REQUIREMENTS »
Please pick out every line below that contains the string "masks" and copy each of those lines. Case counts, so only that exact capitalization matches.

— start of INPUT MATERIAL —

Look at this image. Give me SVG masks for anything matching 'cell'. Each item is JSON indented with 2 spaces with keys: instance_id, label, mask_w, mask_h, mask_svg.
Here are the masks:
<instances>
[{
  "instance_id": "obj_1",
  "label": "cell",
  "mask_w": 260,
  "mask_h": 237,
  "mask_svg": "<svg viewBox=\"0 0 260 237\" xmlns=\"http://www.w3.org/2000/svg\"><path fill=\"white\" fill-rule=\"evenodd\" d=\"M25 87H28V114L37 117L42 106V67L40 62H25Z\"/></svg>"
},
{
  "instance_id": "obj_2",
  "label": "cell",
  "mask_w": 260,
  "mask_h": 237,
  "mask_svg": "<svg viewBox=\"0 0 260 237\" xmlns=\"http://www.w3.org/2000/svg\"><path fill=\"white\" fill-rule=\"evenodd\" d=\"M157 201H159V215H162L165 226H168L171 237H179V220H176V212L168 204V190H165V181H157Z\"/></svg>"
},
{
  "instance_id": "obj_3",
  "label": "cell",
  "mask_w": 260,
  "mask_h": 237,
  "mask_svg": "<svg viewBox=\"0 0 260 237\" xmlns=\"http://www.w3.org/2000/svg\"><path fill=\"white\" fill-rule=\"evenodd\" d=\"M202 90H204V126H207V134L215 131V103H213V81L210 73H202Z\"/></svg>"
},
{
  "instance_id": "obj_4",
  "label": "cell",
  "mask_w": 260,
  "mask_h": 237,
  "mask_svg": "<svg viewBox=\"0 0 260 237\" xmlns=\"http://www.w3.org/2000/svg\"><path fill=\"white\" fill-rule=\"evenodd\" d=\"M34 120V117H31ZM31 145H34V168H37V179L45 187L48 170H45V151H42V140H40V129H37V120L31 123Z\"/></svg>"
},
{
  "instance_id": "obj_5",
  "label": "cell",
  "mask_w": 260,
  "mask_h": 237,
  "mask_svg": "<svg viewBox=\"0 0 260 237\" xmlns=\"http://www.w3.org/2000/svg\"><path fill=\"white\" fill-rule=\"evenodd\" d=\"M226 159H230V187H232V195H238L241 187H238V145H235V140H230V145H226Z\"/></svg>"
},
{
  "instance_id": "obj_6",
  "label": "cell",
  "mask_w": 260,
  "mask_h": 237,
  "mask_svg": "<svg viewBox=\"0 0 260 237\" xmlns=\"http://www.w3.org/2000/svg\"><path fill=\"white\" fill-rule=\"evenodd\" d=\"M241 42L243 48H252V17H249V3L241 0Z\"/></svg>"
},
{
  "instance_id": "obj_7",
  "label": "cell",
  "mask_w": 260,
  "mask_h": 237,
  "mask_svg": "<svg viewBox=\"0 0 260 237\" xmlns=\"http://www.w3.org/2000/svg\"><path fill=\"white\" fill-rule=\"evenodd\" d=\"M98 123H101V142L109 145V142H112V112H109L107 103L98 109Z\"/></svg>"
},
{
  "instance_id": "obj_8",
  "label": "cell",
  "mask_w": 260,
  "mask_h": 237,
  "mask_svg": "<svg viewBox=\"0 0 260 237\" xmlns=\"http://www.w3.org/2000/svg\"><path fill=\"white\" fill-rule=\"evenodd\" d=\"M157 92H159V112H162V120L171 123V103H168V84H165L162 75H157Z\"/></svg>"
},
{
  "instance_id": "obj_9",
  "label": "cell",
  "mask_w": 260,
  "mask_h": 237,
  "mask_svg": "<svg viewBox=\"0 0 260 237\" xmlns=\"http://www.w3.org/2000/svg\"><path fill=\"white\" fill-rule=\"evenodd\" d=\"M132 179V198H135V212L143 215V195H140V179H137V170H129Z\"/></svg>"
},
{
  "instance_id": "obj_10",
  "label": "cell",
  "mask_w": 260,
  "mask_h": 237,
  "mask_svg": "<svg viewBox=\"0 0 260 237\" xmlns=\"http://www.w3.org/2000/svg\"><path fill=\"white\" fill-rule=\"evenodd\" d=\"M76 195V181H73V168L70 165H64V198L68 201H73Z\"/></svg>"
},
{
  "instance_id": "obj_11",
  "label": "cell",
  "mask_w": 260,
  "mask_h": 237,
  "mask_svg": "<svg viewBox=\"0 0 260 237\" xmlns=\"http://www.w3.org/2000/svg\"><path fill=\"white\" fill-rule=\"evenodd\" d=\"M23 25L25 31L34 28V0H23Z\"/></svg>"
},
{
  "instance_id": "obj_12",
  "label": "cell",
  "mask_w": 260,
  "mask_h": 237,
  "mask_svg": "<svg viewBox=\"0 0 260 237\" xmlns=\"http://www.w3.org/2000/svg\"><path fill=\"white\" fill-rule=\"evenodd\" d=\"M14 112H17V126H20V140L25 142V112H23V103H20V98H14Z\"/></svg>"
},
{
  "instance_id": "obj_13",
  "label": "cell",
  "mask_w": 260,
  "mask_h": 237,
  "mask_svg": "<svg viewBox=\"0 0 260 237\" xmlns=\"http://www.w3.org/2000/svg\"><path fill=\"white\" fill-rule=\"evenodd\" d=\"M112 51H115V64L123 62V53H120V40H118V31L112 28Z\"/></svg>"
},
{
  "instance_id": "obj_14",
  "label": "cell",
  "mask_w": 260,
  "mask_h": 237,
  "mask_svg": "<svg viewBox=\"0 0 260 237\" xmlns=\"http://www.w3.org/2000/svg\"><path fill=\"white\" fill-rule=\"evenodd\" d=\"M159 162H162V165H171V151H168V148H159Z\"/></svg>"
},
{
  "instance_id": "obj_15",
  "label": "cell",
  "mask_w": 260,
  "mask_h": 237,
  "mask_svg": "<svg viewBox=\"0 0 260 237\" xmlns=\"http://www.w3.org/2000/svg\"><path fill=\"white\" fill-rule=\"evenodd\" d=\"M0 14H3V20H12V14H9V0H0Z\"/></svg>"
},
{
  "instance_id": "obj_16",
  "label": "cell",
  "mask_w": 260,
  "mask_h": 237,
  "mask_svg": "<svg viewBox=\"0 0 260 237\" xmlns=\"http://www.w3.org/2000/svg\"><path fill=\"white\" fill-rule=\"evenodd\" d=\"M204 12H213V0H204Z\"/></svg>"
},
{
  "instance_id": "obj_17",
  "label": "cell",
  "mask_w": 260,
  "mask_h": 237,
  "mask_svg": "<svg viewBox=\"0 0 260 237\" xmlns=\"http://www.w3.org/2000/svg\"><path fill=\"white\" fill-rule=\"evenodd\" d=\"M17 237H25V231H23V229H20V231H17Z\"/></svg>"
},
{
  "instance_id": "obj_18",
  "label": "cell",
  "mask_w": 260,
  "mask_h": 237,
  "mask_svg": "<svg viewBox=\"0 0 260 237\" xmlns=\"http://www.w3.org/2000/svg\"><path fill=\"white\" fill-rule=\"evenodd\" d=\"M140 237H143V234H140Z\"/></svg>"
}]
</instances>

— end of INPUT MATERIAL —

WRITTEN SOLUTION »
Look at this image. Give me SVG masks for anything matching 'cell'. Each item is JSON indented with 2 spaces with keys: instance_id, label, mask_w, mask_h, mask_svg.
Here are the masks:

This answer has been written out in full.